Hello. Thank you for agreeing to do an interview with me. What should I call you?
Tell me about yourself.
Hi! I’m Laur. I’m a 28 year old queer panromantic asexual. I’m bipolar and have depression and anxiety. I like extreme stuff. Pretty much just a tomboy.
Has your ace identity ever had an impact on your dating life?
Not at all actually! He’s completely fine with my asexuality. He knew of asexuality before we met but the way I acted when we first met, he didn’t know I was asexual.
What are things you want and don’t want in a relationship?
The things I want are just to be kissed, touched, hugged, being cuddled/snuggled with. The things I don’t want are just sex really.
What about your current partner(s)? What is/are their label(s)?
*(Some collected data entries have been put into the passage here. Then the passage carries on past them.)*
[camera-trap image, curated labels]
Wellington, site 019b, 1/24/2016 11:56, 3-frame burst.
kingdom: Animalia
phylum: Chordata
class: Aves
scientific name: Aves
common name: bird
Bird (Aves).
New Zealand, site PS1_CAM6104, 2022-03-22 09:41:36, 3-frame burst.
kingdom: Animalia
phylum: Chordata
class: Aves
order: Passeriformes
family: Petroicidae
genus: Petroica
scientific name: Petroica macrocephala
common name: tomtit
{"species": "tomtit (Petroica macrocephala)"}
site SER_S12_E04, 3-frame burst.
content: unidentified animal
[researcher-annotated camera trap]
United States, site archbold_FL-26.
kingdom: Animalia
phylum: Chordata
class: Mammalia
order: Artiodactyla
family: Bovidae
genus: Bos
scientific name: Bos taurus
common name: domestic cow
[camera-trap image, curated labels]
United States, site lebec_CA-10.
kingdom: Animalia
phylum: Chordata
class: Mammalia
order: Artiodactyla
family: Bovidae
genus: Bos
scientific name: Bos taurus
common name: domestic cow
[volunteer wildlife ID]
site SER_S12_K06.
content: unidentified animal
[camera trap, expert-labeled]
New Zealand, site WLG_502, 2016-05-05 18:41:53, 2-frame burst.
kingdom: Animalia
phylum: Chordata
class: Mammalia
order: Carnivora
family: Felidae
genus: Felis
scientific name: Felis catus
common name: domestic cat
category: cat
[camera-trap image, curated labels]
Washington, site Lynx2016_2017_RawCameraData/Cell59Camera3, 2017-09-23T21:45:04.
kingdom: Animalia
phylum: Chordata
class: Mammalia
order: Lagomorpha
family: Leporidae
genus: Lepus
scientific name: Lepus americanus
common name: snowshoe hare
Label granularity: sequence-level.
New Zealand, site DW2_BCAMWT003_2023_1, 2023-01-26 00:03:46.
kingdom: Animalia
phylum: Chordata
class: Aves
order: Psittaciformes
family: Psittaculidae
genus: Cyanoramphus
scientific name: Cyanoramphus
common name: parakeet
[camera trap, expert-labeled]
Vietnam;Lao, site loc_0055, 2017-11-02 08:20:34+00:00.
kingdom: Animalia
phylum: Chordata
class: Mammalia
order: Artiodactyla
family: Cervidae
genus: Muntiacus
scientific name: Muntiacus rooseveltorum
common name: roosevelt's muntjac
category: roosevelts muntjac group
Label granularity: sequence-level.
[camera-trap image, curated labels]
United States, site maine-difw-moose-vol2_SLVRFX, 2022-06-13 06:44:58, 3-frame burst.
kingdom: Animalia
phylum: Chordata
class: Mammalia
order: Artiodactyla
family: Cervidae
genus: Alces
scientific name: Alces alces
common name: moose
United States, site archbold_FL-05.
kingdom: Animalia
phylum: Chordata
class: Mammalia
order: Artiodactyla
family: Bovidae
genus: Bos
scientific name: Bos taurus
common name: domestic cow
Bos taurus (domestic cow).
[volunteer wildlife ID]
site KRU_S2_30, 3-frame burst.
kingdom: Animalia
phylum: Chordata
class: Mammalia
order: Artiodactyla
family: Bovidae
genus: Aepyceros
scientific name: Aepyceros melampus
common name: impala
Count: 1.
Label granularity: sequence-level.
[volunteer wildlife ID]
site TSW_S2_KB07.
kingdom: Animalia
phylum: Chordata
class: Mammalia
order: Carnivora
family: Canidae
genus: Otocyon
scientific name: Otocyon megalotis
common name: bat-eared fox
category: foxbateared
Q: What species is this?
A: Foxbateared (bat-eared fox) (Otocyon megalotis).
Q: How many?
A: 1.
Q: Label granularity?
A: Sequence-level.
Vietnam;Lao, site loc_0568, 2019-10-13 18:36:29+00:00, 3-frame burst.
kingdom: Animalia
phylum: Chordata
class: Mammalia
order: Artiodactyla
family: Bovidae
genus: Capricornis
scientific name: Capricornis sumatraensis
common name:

My current partner is straight. But very active in learning more about the community and my asexuality.
What kind of relationship do you have? Does that work for (both/all of) you?
We have a romantic one. We both are hopeless romantics and it’s a nice change than my last one.
What role does sex play in your relationship?
We don’t have it. He understands that I don’t want it but I have thought about it. Unless we can get past the possible pregnancy part, I might try it. But I’m not really sure.
What about intimacy? What’s intimacy for you and your partner(s)?
Intimacy to us is just being in each other’s arms. Kissing each other, maybe some sexual touching and things. Nothing in our relationship has been rushed intimately.
How is your relationship perceived by others?
Well, our friends and family know this isn’t a straight relationship. I came out on Facebook as queer on Coming Out Day. But most already knew that I was ace. Strangers might think we’re straight. I’m not sure though. But people can think what they want about how our relationship is looked as.
What about past relationships?
I came out to my ex of 4 years. It wasn’t a good one towards the end of it. My identity was no problem for them. I haven’t had any problem with being ace in any relationship since none of it was ever sexual.